On September 5, 1940, Pionerskaya Pravda newspaper started publishing 'Timur and His Squad' in serial form and continued to do so up until October the 8th. Simultaneously, All-Union Radio broadcast a radio drama version of the novel. In 1941 the novel was published in book form. The impact of it upon the young readership was immense. Children's 'squads' started to form all over the country. "Thousands and thousands of Soviet pioneers have followed Timur's initiative and are helping elders in their deadly fight with fascist scoundrels," Pionerskaya Pravda wrote on July 19, 1941.

==Plot summary==
Daughters of the Red Army Colonel Alexandrov, Zhenya (13) and Olga (18) come from Moscow to their dacha in a village and find themselves amidst strange night time activities.

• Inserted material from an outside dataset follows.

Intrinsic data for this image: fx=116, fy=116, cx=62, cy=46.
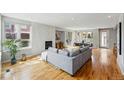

In an old barn Zhenya discovers the headquarters of some mysterious organization. She meets Timur, whose Squad, consisting of several dozens of well-organized boys, perform charitable acts in a clandestine fashion. The Squad helps families of the Army officers and soldiers, supports elders and minors, and fights off some gang hooligans led by a boy named Kvakin. Timur's 'games' are causing much suspicion, on the part of Timur's uncle Georgy, among other people. "But tell me, what kind of games did you and your friends play when you were young?" – asks the boy. "Well, we were running, jumping about and climbed roofs too, but at least our games were simple and well-understood," Georgy responds.

Olga spots Timur talking to Kvakin and makes the conclusion that they are of the same ilk. Zhenya knows otherwise; she develops a strong feeling for Timur, the young leader who is honest, noble, brave and modest to the point of reticence. In a decisive battle between the two gangs Timur and his boys win out. Finally, in quite a dramatic fashion he helps Zhenya to meet her father who goes to the war, as does Georgy, now Olga's friend. "You live for other people, and people will respond in a kind," says Olga to Timur whom she now sees she totally misunderstood.